**Aim**
Please arrange the lines starting at the one containing "How far away is the mallard" and ending at the one containing "3.54 metres" as a JSON list of strings, one string per line, with blank lines left out.

**Data rows**
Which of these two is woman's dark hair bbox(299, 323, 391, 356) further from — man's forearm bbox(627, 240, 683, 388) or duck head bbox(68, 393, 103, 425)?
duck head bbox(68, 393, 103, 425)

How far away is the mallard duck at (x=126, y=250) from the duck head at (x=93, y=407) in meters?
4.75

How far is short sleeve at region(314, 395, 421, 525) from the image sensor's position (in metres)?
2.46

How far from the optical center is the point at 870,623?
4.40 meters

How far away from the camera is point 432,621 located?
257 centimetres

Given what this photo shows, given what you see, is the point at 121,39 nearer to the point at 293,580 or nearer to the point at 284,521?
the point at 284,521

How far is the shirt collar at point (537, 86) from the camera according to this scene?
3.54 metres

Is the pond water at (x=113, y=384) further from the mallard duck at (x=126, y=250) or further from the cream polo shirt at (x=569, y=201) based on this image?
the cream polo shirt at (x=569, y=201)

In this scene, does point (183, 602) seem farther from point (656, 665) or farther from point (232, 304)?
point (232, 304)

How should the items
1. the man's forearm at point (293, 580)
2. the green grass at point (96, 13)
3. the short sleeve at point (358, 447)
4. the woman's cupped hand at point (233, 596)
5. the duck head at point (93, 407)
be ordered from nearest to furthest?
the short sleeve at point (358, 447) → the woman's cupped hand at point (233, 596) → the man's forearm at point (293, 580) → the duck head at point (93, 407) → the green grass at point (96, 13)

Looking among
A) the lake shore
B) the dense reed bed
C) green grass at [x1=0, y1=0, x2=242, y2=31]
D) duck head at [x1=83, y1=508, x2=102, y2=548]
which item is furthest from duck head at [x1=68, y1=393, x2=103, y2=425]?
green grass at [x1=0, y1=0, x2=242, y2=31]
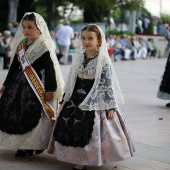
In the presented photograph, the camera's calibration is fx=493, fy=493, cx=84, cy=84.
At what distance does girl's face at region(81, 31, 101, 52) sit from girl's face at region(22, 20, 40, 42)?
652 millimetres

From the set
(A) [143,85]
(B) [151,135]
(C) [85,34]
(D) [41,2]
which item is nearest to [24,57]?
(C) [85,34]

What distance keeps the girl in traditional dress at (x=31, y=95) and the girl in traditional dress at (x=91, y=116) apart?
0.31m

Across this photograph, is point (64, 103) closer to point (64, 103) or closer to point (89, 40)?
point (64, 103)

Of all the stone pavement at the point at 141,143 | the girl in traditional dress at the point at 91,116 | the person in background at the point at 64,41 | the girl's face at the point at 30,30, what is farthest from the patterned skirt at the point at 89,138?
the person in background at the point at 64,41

...

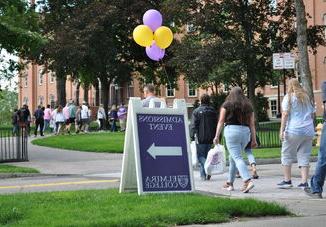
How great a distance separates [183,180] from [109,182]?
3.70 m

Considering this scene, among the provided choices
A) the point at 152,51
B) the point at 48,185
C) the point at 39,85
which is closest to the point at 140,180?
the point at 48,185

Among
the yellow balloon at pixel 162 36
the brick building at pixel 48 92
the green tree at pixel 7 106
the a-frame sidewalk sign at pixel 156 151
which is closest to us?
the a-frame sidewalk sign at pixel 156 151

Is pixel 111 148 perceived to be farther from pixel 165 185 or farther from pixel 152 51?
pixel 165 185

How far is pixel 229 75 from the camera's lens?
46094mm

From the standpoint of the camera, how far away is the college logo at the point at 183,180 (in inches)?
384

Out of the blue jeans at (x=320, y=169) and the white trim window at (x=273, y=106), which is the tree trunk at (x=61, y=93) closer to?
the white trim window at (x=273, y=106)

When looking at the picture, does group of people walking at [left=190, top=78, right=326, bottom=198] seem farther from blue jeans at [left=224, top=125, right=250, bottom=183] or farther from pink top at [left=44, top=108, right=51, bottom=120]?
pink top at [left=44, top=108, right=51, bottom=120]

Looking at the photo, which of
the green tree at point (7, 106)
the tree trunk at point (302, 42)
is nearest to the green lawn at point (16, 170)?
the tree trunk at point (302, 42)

==

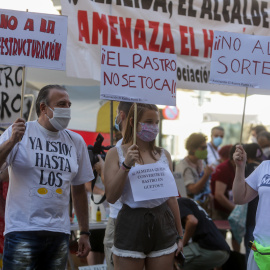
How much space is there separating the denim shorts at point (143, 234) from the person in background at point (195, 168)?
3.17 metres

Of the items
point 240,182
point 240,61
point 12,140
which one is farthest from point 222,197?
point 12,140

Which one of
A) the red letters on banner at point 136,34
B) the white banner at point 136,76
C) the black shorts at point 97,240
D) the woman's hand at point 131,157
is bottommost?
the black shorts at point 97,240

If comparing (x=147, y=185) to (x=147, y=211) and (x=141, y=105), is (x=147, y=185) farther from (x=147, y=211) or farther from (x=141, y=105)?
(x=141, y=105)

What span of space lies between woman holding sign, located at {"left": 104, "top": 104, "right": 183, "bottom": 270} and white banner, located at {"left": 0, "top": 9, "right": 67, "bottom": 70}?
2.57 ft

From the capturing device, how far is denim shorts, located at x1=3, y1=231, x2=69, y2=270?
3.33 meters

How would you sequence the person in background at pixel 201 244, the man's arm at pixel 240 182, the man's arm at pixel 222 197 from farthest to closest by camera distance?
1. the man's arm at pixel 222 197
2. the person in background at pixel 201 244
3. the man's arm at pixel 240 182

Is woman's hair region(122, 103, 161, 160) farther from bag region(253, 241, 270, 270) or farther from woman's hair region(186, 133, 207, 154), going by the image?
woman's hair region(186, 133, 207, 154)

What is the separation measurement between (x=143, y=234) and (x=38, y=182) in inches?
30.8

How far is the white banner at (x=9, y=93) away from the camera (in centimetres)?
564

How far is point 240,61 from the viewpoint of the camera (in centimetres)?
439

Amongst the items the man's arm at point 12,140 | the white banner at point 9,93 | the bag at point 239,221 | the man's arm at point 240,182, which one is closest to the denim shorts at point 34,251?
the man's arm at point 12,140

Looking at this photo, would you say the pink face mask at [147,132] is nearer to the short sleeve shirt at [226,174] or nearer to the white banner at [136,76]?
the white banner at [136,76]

**Result**
[
  "How far away is the mallard duck at (x=126, y=250) from the duck head at (x=93, y=407) in meters?",
  "4.75",
  "How far is short sleeve at region(314, 395, 421, 525) from the image sensor's position (in metres)?",
  "2.46",
  "How far from the optical center is the point at 870,623?",
  "4.40 meters",
  "How far away from the camera is point 432,621 located?",
  "257 centimetres",
  "Given what this photo shows, given what you see, is the point at 121,39 nearer to the point at 293,580 or nearer to the point at 284,521?",
  "the point at 284,521",
  "How far is the shirt collar at point (537, 86) from the camera according to this scene?",
  "3.54 metres"
]